LNAオリゴヌクレオチドとDNAポリメラーゼおよび校正エキソヌクレアーゼ活性との相互作用における強い位置の好み：ジェノタイピングアッセイへの影響

代表的なDNAポリメラーゼおよびエキソヌクレアーゼ活性に対するロックされた核酸（LNA）修飾位置の効果は、プライマー拡張ジェノタイピングアプリケーションでの潜在的な使用について調べられています。4つの校正DNAポリメラーゼ（VENT、PFU、KLENOWフラグメントおよびT7 DNAポリメラーゼ）の3 ' - > 5'エキソヌクレアーゼ活性と、プライマーの端子（L-1）位置のLNAであるエキソヌクレアーゼIIIの場合が見つかります2つのファミリーBポリメラーゼのみのエキソヌクレアーゼに対する部分的な保護を提供する。対照的に、最後から2番目（L-2）位置のLNA残基は、本質的に完全なヌクレアーゼ耐性を生成します。これらの酵素のポリメラーゼ活性部位は、明確な好みを示します。L-1 LNA修飾はポリのマージー化に適度な影響を及ぼしますが、L-2 LNAグループはDTTPの取り込みを多少遅らせ、ターミネーターの取り込みのためにエンジニアリングされているA488LベントDNAポリメラーゼであっても、DDTTPまたはACYTTPターミネーターによる拡張を事実上廃止します。アクティブサイトの好みに関するこれらの観察結果は、エキソヌクレアーゼを介したシングルベース拡張（E-SBE）と校正対立遺伝子特異的拡張（PRASE）の2つの新しいアッセイを実証するために利用されています。L-2 LNAプライマーを使用したモデルプラゼジェノタイピング反応は、非プルフレーディング反応がLNA修飾プライマーを使用しているかどうかにかかわらず、既存の非根源アッセイよりも大きな特異性を提供することを示します。

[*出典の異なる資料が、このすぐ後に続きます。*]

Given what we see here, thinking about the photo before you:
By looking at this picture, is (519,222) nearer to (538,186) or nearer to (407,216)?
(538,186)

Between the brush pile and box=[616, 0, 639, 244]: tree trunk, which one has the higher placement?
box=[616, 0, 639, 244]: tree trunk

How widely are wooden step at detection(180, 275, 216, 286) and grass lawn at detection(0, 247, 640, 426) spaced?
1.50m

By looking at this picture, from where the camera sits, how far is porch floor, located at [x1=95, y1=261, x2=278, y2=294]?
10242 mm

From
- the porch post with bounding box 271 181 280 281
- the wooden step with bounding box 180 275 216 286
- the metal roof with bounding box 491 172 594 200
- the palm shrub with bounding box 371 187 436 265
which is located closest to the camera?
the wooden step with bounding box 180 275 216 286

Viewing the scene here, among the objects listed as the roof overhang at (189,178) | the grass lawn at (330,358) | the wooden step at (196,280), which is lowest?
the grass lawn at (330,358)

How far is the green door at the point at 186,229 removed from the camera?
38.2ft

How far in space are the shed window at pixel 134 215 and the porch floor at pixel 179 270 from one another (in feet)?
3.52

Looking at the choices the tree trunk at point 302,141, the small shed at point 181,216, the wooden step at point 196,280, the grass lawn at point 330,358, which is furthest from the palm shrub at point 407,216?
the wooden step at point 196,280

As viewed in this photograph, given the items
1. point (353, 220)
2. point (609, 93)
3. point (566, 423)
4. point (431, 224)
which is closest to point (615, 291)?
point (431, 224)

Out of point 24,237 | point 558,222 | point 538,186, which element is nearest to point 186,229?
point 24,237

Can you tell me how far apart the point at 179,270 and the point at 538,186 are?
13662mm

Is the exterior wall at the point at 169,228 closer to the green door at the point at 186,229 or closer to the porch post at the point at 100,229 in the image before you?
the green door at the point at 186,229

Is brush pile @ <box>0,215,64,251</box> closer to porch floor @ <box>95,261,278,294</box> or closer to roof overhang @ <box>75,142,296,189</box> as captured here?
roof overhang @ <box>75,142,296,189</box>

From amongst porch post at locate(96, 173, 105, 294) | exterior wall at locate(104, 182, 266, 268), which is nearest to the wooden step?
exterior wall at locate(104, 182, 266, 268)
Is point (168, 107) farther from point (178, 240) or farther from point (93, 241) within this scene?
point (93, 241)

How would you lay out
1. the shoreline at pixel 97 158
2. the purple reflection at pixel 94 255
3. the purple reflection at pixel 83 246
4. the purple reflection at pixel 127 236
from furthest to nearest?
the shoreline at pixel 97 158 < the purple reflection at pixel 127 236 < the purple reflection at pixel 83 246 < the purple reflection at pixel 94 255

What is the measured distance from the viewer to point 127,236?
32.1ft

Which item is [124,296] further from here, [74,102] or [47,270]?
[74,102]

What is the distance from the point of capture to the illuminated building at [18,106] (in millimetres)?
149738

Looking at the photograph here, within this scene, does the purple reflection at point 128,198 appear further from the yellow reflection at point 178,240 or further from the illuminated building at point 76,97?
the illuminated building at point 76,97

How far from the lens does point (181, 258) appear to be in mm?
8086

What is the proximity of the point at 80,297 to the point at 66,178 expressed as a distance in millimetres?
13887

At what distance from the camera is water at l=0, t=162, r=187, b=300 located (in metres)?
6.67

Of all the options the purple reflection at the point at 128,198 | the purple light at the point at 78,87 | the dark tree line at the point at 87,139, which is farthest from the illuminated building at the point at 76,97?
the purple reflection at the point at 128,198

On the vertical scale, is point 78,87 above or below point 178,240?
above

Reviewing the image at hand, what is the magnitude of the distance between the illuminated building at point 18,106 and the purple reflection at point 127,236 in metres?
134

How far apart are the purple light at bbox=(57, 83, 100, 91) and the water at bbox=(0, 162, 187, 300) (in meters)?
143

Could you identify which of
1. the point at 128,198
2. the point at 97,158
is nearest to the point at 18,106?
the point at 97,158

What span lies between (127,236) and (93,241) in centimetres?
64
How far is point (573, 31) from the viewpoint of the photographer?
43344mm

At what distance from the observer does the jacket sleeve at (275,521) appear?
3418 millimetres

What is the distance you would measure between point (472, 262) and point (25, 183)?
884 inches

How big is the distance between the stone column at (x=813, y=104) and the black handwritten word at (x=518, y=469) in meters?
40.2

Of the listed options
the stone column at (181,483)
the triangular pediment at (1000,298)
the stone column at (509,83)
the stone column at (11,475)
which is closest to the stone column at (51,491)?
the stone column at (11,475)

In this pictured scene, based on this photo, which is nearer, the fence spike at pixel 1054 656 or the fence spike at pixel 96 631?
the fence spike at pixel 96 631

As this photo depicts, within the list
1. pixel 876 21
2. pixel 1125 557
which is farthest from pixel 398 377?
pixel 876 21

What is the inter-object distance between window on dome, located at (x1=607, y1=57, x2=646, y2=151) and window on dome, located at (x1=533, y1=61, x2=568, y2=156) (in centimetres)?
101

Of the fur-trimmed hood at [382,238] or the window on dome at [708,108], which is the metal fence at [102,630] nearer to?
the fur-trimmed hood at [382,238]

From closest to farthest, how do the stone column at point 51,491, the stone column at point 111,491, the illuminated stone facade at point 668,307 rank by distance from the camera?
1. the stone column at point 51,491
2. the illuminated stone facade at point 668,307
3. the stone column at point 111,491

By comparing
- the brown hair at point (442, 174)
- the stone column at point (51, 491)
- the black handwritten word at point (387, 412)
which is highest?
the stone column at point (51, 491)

The effect of locked nucleic acid (LNA) modification position upon representative DNA polymerase and exonuclease activities has been examined for potential use in primer extension genotyping applications. For the 3'-->5' exonuclease activities of four proofreading DNA polymerases (Vent, Pfu, Klenow fragment and T7 DNA polymerase) as well as exonuclease III, an LNA at the terminal (L-1) position of a primer is found to provide partial protection against the exonucleases of the two family B polymerases only. In contrast, an LNA residue at the penultimate (L-2) position generates essentially complete nuclease resistance. The polymerase active sites of these enzymes also display a distinct preference. An L-1 LNA modification has modest effects upon poly merization, but an L-2 LNA group slows dTTP incorporation somewhat while virtually abolishing extension with ddTTP or acyTTP terminators, even with A488L Vent DNA polymerase engineered for terminator incorporation. These observations on active site preference have been utilized to demonstrate two novel assays: exonuclease-mediated single base extension (E-SBE) and proofreading allele-specific extension (PRASE). We show that a model PRASE genotyping reaction with L-2 LNA primers offers greater specificity than existing non-proofreading assays, whether or not the non-proofreading reaction employs LNA-modified primers.